Being without you is not an option.



4th post today?
Friday, February 5, 2010

Can't blame me, just living life without facebook. :)



Baby I'm your insulin I think you need your medicine.




I am honestly convinced that my Psych. prof is the best prof in the world. Every single lecture fascinates me and its better than watching an Oscar winning movie.

Today he said something about how there are people who consume 80% of their energy on repression and that's why they are so tired all the time. And I honestly think I am, if not, becoming one of them. I use to be able to live on 5-6 hours of sleep every night and wake up as energetic as ever in the morning. But lately even 8 hours isn't enough for me. I need like 10-11 hours of sleep just to be able to function properly throughout the day, and even still, I am constantly stressed tired and easily frustrated. The only resolution to that problem is to stop repressing all my unwanted feelings, thoughts, urges and negative impulses out of awareness. I need to analyze those problems, accept them, and change them.

So first, here are a list of things I like about my self and that I do not want to change regardless of whether some people may think is good or bad:
- Ambitious
- Goal oriented
- Open minded
- Very opinionated
- Workaholic
- Likes to do things routined
- Lots of hobbies
- Likes to take the lead
- Determined
- Non judgmental
- Caring/ Soft heart

Now the problems that had brought burden to my past but I am determined to make change:
- Non accepting to changes
- Way too emotional
- Not punctual
- Likes to take anger out on other people
- Put my self down too much (Lately)
- Have problems of letting go of the past
- Have to have things my way
- Get put down too easily
- Cares too much about what other people think or say about me
- Too distracted ( as I am right now pulsing my lecture to blog)
- Over react to everything when I am upset
- Make too many irrational decisions or thoughts when angered


Honestly, I think a big part of the solution to overcome most of those negative things are staying optimistic and self reflection - what I'm trying to do right now.
I am convinced that keeping a positive perspective and working hard will get I everything I need. Some of those bad habits just need a little discipline and will power to concur. And as for my anger issues, all I need is something more beneficial to focus my negative energy on so they can be converted to something positive - like writing, dancing, or music.

Okaaaay back to studying! :D



Lows before the Highs

Maybe the reason behind why I keep thinking he would do that is because that's actually what I'm tryig to do. But I just didn't realize it until now.
I honestly think I've already gotten the worse out of this situation, and learned all that I could. All that is left to do now is put those lessens in use and correct my habits. So whatever else happens from now on I think I'll just continue to stay optimistic and everything will fall into its place - no regrets.

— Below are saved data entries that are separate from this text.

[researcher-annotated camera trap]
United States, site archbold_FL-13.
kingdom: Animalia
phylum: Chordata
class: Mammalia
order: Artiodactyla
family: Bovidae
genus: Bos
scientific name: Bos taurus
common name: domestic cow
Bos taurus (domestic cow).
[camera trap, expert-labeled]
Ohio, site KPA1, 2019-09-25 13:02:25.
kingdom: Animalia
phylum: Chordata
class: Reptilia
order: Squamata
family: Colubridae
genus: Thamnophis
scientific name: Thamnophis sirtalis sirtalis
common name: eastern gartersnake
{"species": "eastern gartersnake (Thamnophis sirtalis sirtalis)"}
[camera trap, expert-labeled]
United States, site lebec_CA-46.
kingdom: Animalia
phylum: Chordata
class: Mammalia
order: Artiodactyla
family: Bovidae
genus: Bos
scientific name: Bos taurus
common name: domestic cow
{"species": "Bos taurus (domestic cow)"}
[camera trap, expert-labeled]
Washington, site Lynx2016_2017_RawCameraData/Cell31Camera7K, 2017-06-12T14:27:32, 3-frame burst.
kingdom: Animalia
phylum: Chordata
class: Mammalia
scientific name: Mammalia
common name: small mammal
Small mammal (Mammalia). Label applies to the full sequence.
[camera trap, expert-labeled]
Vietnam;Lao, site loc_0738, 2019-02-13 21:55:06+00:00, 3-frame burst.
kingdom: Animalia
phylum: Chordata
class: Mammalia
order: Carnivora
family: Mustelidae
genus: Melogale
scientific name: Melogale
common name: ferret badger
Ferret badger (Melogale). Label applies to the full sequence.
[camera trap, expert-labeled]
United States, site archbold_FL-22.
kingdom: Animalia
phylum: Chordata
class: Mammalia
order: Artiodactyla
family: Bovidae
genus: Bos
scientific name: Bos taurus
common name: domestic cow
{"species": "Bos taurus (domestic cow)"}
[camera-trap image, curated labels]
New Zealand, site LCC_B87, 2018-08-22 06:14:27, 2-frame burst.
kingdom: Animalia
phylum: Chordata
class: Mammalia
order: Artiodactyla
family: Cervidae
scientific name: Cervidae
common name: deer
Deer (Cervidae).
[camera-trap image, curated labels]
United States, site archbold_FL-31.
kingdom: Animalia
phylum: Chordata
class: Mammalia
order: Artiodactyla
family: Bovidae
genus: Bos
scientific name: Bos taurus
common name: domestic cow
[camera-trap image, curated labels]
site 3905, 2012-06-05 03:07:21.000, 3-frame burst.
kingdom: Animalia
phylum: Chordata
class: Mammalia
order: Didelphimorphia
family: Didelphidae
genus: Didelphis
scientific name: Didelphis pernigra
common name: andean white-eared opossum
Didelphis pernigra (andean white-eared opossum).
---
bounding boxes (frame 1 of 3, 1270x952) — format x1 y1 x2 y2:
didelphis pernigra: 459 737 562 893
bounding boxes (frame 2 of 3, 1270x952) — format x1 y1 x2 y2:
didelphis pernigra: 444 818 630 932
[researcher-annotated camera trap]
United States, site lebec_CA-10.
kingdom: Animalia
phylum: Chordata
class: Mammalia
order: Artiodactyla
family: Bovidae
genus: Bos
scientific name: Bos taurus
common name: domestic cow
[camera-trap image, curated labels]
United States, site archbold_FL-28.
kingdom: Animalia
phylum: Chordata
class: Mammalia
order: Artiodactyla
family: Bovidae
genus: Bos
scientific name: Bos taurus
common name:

Ugh, I hate using cliches.

On a more positive note, I'm really starting to see a major turnaround in my life. & more importantly, my family as well. I've just recently started reading the bible to them (about two verses) every night.

Everything is looking good, for the better. :)

Gym; Grades; Healthy Foods; God; Family; Friends; Dance as usual. I'm starting to love my life again foreal.



Tuesday, February 2, 2010

Sometimes love comes around,
and it knocks you down.
Just get back up when it knocks you down.



bad timming

Actions speak louder than words so you topped it.
You crushed it right in front of me & Threw everything away.

I know that's more than enough to get me through.

Today I realized that I'm ready - already - because I can.
But I still don't want to.

You're not what I need but I know what I want. The same thing I've always wanted.
Once you've had a taste of it you just can't stop. It's certainly not impossible but I know you won't want to.